Adult and baby brains share same wavelength during play, study finds

Jan 10, 2020

Washington D.C [India], Jan 10 : A new research study suggests that adult brains are likely to be on the same wavelength, experiencing similar brain activity in the same brain regions as of the babies while playing with them.
Princeton research team who conducted a study on the brain activities of baby and adult found some measurable similarities while they interact during natural play.
The research has come up with the discovery that both the adult and the baby's brain activities might quite be literally on the same wavelength.

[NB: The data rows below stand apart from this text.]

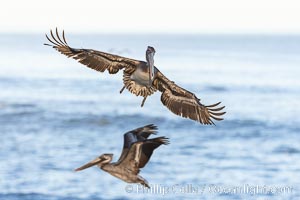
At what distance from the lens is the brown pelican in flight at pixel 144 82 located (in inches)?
624

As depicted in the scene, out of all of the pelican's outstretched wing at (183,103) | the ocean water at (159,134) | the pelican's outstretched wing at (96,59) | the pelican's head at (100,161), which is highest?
the pelican's outstretched wing at (96,59)

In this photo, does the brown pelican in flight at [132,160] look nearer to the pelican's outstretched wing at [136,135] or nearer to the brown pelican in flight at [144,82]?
the pelican's outstretched wing at [136,135]

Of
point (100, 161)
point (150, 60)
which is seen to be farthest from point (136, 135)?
point (150, 60)

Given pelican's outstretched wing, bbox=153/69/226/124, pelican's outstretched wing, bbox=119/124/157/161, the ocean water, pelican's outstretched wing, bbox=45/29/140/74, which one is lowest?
the ocean water

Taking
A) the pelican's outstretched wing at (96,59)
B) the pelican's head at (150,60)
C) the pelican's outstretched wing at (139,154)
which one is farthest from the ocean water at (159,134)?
the pelican's outstretched wing at (139,154)

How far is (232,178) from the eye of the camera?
1719 inches

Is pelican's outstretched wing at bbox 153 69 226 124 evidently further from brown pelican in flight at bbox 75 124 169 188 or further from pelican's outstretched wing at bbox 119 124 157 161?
brown pelican in flight at bbox 75 124 169 188

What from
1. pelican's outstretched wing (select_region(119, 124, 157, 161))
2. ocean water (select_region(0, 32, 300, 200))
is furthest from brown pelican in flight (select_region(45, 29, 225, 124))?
ocean water (select_region(0, 32, 300, 200))

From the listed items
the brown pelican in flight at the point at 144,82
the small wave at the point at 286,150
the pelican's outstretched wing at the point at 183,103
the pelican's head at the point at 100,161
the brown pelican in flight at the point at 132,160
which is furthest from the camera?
the small wave at the point at 286,150

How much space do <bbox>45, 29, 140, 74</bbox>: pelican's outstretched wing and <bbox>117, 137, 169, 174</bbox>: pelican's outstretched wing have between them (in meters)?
2.37

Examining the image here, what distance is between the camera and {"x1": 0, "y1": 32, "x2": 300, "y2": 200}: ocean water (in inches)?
1630

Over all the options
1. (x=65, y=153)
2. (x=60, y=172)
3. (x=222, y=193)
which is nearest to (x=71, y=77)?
(x=65, y=153)

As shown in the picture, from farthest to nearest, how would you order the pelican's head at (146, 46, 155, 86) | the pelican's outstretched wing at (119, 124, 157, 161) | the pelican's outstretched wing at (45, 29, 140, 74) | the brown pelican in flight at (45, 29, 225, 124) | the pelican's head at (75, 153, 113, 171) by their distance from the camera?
the pelican's outstretched wing at (45, 29, 140, 74) < the brown pelican in flight at (45, 29, 225, 124) < the pelican's head at (146, 46, 155, 86) < the pelican's outstretched wing at (119, 124, 157, 161) < the pelican's head at (75, 153, 113, 171)

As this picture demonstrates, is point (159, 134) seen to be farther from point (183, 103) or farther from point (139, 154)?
point (139, 154)
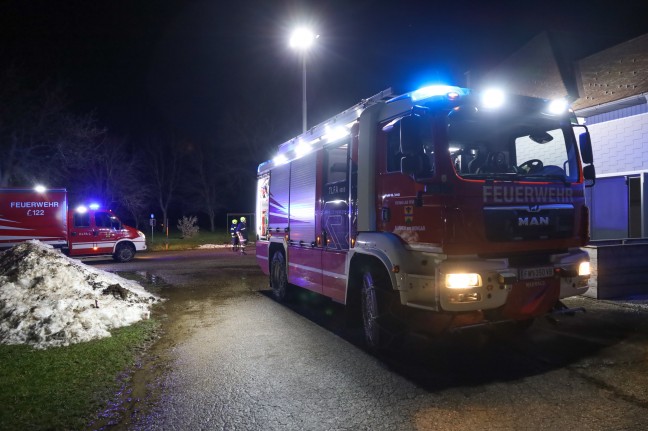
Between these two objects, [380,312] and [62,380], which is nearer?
[62,380]

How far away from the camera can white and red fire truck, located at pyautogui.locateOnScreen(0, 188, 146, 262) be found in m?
18.9

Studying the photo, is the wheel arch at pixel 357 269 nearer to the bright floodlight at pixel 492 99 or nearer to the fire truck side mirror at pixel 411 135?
the fire truck side mirror at pixel 411 135

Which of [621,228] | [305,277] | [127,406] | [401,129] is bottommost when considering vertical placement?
[127,406]

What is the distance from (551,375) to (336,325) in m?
3.55

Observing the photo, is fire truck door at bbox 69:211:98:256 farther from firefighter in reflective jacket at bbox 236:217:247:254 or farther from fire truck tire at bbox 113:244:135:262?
firefighter in reflective jacket at bbox 236:217:247:254

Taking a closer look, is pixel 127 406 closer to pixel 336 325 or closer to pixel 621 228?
pixel 336 325

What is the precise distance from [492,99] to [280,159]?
580 cm

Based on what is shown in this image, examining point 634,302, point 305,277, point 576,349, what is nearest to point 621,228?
point 634,302

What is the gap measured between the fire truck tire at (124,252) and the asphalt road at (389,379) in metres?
14.2

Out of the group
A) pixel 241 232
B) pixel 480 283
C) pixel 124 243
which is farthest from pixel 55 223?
pixel 480 283

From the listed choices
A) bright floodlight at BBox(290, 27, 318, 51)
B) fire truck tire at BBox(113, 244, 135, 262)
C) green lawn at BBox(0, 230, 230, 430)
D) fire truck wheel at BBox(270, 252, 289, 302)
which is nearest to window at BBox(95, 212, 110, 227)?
fire truck tire at BBox(113, 244, 135, 262)

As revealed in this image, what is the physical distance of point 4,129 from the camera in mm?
24094

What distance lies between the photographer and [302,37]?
53.2 ft

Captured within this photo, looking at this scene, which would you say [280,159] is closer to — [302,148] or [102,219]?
[302,148]
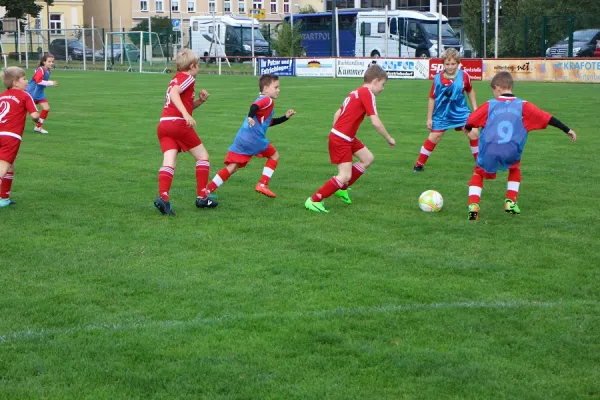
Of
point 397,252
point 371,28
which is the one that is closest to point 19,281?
point 397,252

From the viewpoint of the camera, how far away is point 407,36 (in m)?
45.3

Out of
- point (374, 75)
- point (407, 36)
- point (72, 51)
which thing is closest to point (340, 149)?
point (374, 75)

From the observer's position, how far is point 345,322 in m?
5.48

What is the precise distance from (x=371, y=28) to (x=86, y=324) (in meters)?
43.3

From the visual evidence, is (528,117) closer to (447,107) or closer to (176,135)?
(447,107)

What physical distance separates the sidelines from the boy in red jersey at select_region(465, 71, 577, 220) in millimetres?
2815

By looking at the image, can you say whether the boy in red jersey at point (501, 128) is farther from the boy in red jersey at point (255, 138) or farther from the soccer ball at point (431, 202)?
the boy in red jersey at point (255, 138)

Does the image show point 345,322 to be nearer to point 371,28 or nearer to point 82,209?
point 82,209

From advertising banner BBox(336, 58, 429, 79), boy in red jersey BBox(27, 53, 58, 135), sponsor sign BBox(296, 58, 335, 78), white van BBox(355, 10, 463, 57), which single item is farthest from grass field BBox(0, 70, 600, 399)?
white van BBox(355, 10, 463, 57)

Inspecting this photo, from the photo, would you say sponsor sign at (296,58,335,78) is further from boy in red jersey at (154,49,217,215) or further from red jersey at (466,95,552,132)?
red jersey at (466,95,552,132)

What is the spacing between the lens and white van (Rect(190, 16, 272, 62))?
52.8 meters

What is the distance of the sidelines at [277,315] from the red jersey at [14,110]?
4.72 m

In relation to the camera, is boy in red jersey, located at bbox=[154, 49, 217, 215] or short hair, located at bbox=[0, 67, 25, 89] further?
short hair, located at bbox=[0, 67, 25, 89]

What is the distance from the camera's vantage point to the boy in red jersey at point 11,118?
9461 mm
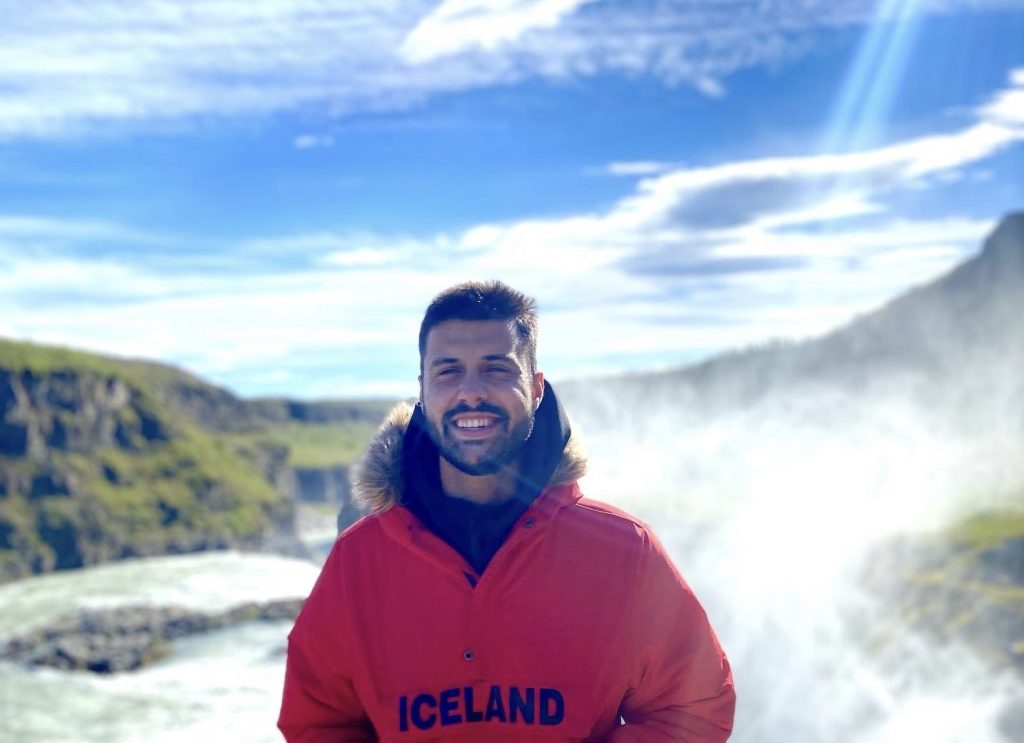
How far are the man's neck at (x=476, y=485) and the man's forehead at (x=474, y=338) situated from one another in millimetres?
759

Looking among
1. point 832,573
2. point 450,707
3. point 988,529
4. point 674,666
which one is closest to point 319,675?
point 450,707

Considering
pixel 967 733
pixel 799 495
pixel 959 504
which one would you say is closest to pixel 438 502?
pixel 967 733

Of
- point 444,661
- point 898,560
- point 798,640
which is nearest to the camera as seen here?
point 444,661

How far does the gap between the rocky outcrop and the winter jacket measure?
134 metres

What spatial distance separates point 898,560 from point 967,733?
37580 mm

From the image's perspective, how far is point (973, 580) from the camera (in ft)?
347

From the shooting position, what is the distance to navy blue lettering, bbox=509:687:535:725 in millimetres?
6070

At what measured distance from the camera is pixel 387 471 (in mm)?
6629

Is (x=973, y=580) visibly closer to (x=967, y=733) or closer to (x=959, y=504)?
(x=967, y=733)

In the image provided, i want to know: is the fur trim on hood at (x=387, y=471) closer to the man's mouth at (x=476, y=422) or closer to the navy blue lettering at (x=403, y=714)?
the man's mouth at (x=476, y=422)

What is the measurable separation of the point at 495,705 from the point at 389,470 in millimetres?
1609

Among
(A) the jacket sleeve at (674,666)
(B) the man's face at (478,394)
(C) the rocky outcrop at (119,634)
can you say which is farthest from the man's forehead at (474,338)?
(C) the rocky outcrop at (119,634)

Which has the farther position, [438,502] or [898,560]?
[898,560]

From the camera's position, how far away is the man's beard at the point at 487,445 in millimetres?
6316
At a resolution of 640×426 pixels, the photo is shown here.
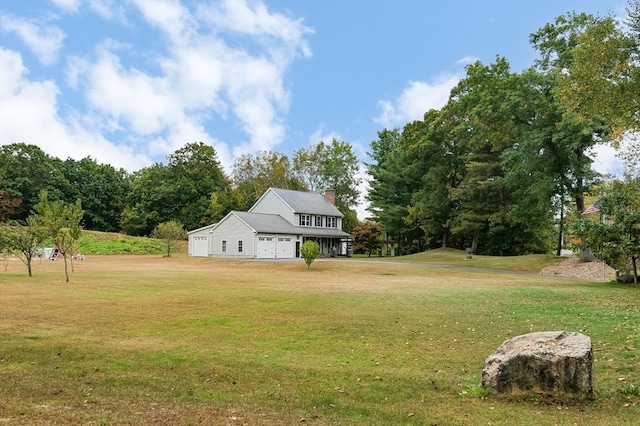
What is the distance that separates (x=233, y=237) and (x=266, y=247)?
3493mm

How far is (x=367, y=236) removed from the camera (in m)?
56.9

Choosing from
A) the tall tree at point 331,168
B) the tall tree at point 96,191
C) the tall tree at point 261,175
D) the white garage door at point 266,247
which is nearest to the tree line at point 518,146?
the tall tree at point 331,168

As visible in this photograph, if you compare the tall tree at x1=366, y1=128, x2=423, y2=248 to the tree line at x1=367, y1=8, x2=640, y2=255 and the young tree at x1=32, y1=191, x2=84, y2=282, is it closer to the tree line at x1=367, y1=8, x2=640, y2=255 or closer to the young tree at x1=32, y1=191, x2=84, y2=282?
the tree line at x1=367, y1=8, x2=640, y2=255

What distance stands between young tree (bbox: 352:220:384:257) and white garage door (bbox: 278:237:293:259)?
451 inches

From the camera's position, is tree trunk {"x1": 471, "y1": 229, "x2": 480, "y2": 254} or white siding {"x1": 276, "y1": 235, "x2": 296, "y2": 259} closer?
white siding {"x1": 276, "y1": 235, "x2": 296, "y2": 259}

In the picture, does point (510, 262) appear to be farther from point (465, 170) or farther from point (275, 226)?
point (275, 226)

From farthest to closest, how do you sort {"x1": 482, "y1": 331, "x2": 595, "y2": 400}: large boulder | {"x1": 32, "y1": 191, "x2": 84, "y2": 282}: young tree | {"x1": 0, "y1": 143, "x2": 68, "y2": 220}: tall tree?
{"x1": 0, "y1": 143, "x2": 68, "y2": 220}: tall tree < {"x1": 32, "y1": 191, "x2": 84, "y2": 282}: young tree < {"x1": 482, "y1": 331, "x2": 595, "y2": 400}: large boulder

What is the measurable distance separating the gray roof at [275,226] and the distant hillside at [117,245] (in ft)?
46.0

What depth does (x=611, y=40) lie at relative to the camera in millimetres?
16688

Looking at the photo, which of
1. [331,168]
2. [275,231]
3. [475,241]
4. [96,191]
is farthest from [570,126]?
[96,191]

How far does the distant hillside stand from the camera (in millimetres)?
50153

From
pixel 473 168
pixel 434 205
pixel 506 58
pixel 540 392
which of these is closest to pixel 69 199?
pixel 434 205

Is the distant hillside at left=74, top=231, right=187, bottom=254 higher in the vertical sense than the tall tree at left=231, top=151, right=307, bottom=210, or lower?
lower

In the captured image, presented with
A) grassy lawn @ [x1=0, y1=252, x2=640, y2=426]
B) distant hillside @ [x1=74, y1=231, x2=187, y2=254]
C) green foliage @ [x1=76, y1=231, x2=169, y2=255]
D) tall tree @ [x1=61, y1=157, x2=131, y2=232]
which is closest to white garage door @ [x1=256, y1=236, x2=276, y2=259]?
distant hillside @ [x1=74, y1=231, x2=187, y2=254]
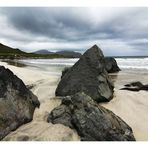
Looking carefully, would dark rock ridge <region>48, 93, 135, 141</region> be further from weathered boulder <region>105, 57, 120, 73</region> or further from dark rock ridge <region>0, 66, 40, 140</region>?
weathered boulder <region>105, 57, 120, 73</region>

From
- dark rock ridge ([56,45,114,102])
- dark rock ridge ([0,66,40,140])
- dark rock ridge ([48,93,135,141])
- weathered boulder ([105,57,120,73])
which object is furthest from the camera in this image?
weathered boulder ([105,57,120,73])

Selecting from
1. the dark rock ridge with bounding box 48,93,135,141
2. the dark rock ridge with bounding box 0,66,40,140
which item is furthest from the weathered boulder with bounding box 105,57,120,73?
the dark rock ridge with bounding box 48,93,135,141

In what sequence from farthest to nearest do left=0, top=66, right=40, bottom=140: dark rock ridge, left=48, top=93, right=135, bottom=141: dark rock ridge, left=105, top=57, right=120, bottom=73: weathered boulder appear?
left=105, top=57, right=120, bottom=73: weathered boulder, left=0, top=66, right=40, bottom=140: dark rock ridge, left=48, top=93, right=135, bottom=141: dark rock ridge

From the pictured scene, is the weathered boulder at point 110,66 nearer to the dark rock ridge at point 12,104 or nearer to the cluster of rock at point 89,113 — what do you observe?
the cluster of rock at point 89,113

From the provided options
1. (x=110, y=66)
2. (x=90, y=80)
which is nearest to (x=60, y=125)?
(x=90, y=80)

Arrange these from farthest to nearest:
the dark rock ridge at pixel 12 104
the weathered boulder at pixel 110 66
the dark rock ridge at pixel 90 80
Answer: the weathered boulder at pixel 110 66 < the dark rock ridge at pixel 90 80 < the dark rock ridge at pixel 12 104

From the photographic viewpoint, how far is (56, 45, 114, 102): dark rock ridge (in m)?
6.73

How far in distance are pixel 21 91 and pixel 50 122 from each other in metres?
0.92

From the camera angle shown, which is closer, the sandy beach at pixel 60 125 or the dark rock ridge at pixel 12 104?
the sandy beach at pixel 60 125

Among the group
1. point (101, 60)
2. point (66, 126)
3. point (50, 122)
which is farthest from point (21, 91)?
point (101, 60)

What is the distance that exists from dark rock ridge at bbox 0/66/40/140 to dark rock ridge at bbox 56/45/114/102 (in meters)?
1.52

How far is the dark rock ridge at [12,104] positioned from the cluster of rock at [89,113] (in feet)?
1.75

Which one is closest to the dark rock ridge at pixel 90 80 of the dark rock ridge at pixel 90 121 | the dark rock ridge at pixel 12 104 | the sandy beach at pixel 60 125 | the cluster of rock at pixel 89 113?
the cluster of rock at pixel 89 113

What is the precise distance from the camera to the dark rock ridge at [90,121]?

During their play, as they shared toys and eye contacts, the brain activity rose and fell together.
The research was conducted at the Princeton Baby Lab, where University researchers study how babies learn to see, talk and understand the world.
An associate researcher Elise Piazza said: "Previous research has shown that adults' brains sync up when they watch movies and listen to stories, but little is known about how this 'neural synchrony' develops in the first years of life."
The research team has emphasised that the neural synchrony has important implications for language learning and for social development.
The researchers used a child-friendly method to record the brain-activity simultaneously from baby and adult brains while real-time communication.
The team came up with a new dual-brain neuroimaging system that uses functional near-infrared spectroscopy (fNIRS).
The system is considered highly safe and records oxygenation in the blood as a proxy for neural activity and allowed researchers to record the neural coordination between babies and an adult while they played with toys, sang songs and read a book.
The data collected after the experiment showed that during the face-to-face sessions, the babies' brains were synchronized with the adult's brain in several areas known to be involved in the high-level understanding of the world -- perhaps helping the children decode the overall meaning of a story or analyze the motives of the adult reading to them.
When the adult and infant were turned away from each other and engaging with other people, the coupling between them disappeared.
The researchers were also surpirsed as the strongest coupling occurred in the prefrontal cortex, which is involved in learning, planning, and executive functioning and was previously thought to be quite underdeveloped during infancy.
"We were also surprised to find that the infant's brain was often 'leading' the adult brain by a few seconds, suggesting that babies do not just passively receive input but may guide adults toward the next thing they're going to focus on: which toy to pick up, which words to say," said Lew-Williams, who is a co-director of the Princeton Baby Lab.
How neural coupling relates to preschool's early language learning is still underway for the researchers to cover.